Your response should contain each line of the data that includes "burst".

[Opening Records for the exercise section]

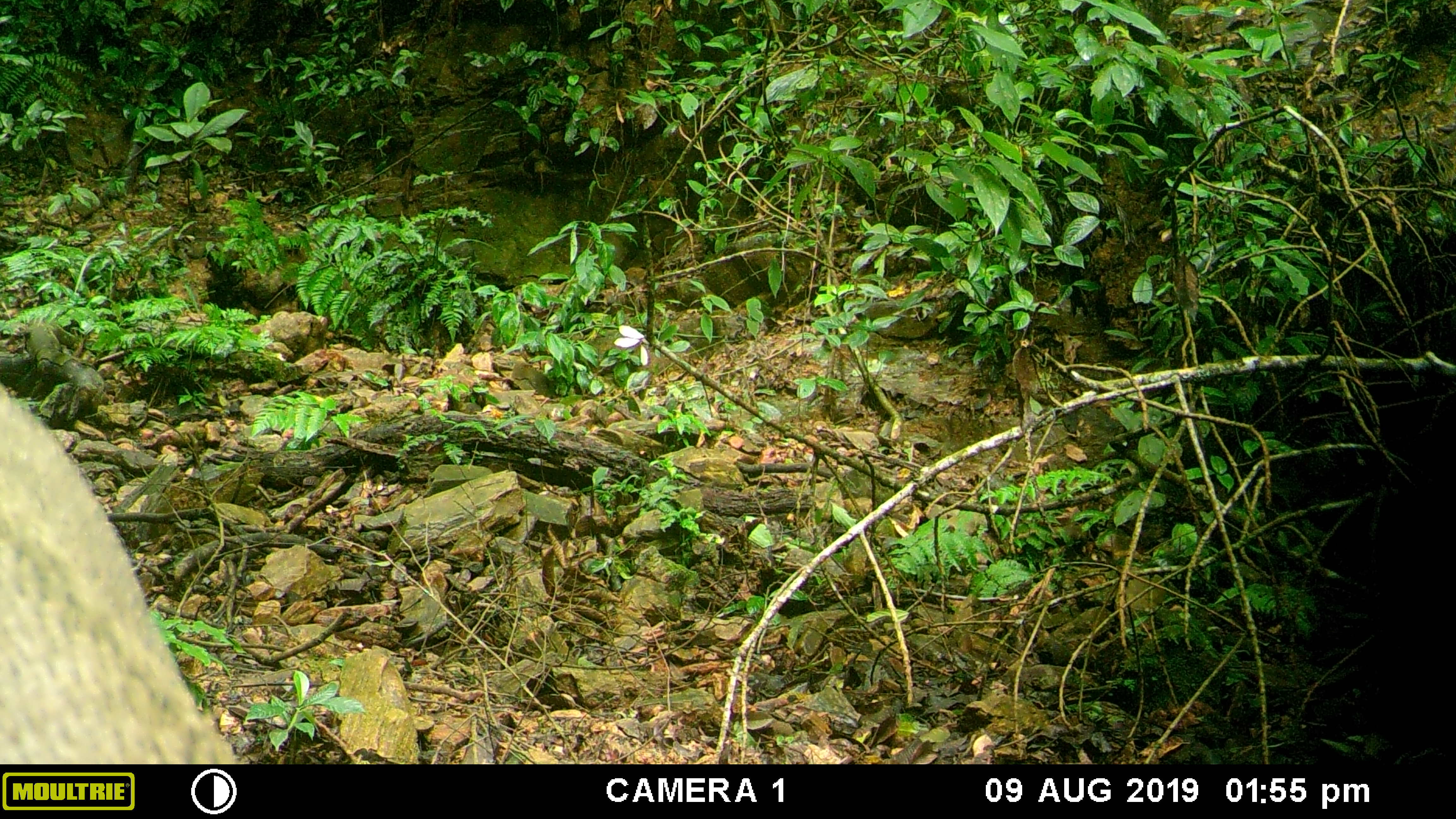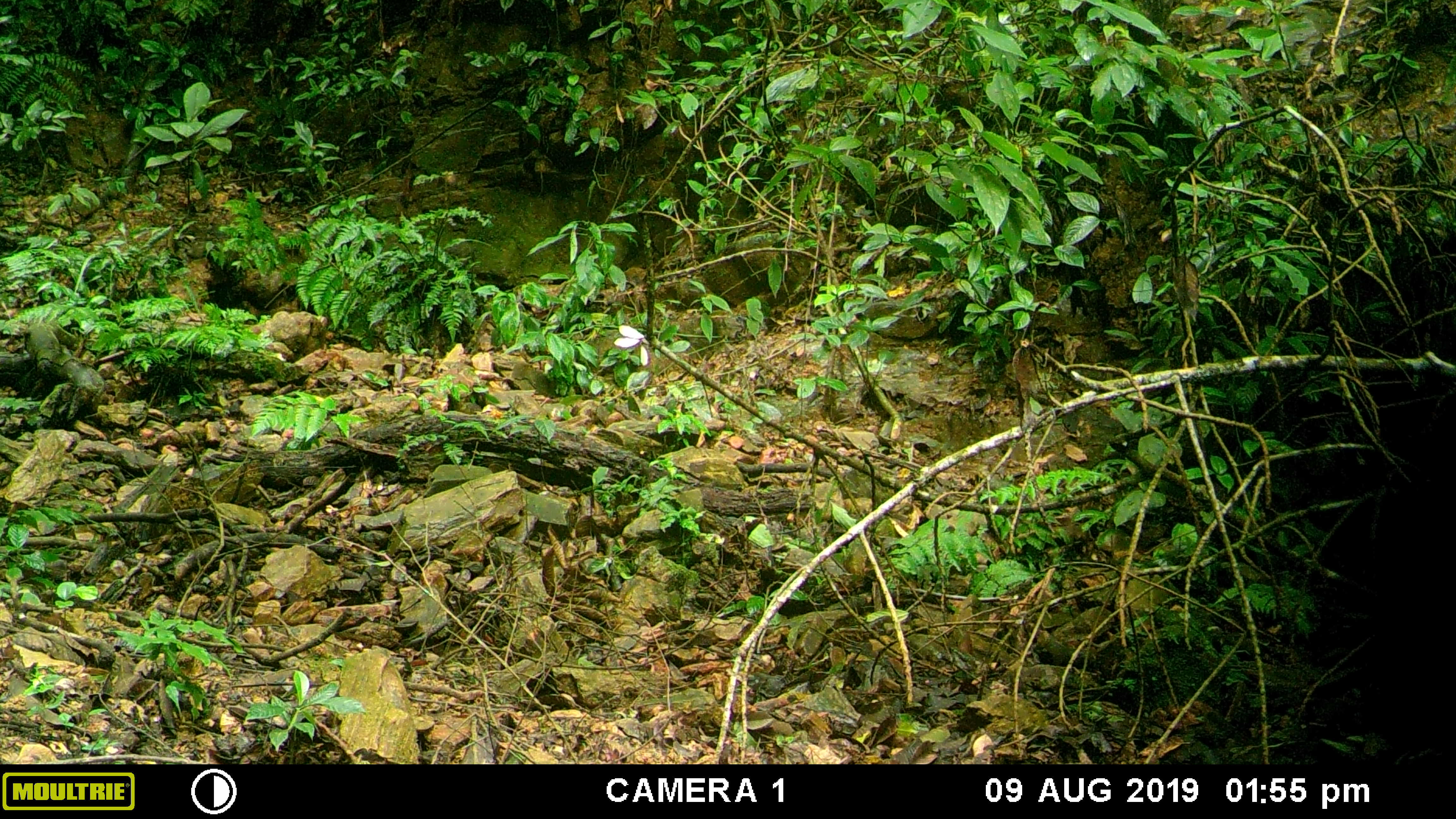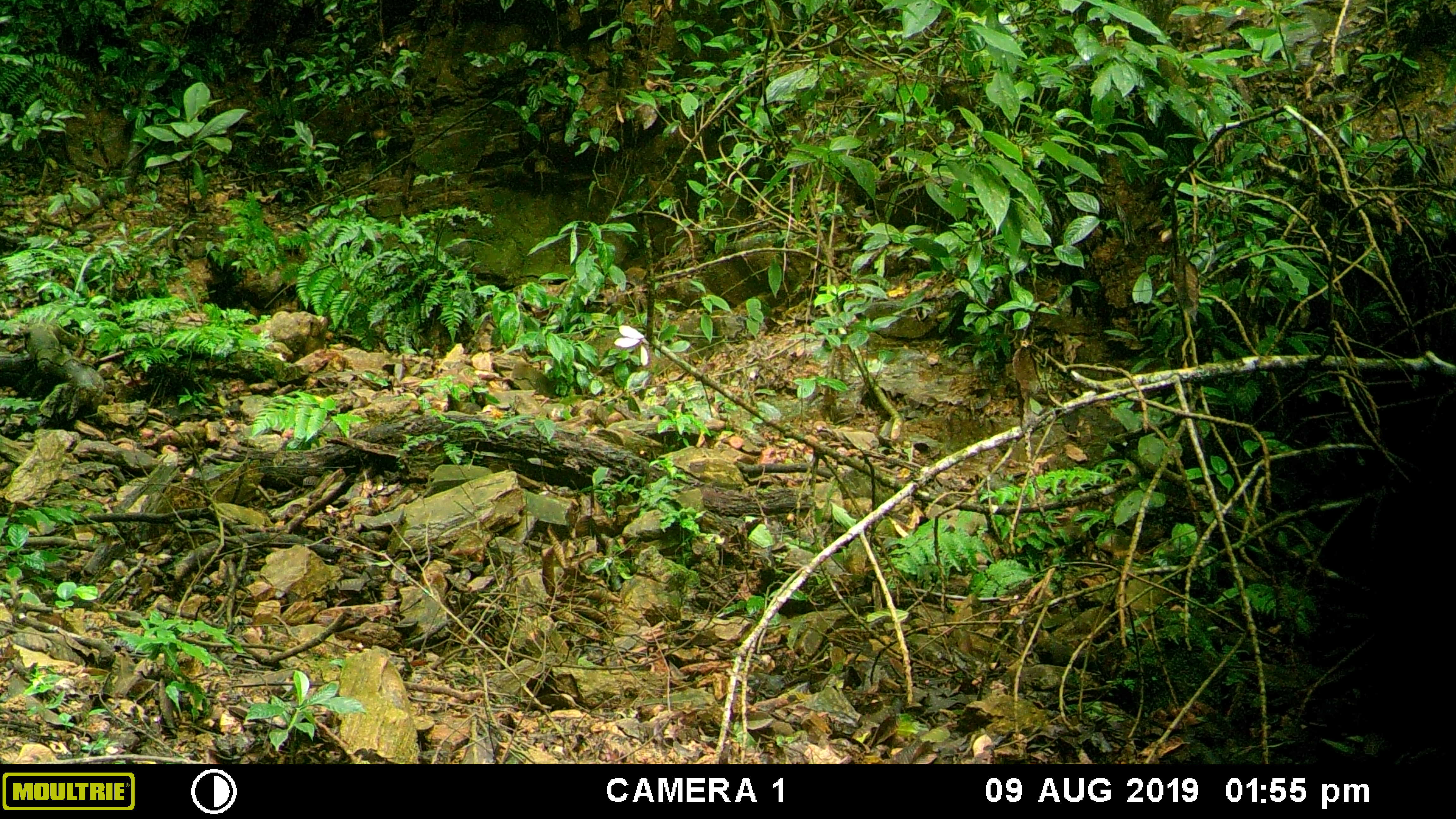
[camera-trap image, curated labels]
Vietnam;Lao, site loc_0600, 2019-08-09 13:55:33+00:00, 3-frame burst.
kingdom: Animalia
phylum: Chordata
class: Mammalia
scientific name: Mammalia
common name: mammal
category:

[Closing Records for the exercise section]
[Opening Records for the exercise section]

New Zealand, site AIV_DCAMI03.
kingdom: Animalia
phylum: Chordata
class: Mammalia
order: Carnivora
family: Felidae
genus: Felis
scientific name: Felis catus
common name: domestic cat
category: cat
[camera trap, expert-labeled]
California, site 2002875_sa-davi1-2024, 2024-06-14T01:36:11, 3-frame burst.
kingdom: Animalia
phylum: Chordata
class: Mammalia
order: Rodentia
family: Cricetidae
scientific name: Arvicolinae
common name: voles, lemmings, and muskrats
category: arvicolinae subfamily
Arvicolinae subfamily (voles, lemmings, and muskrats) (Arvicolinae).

[Closing Records for the exercise section]

_Result of the exercise:_
Vietnam;Lao, site loc_0600, 2019-08-09 13:55:33+00:00, 3-frame burst.
California, site 2002875_sa-davi1-2024, 2024-06-14T01:36:11, 3-frame burst.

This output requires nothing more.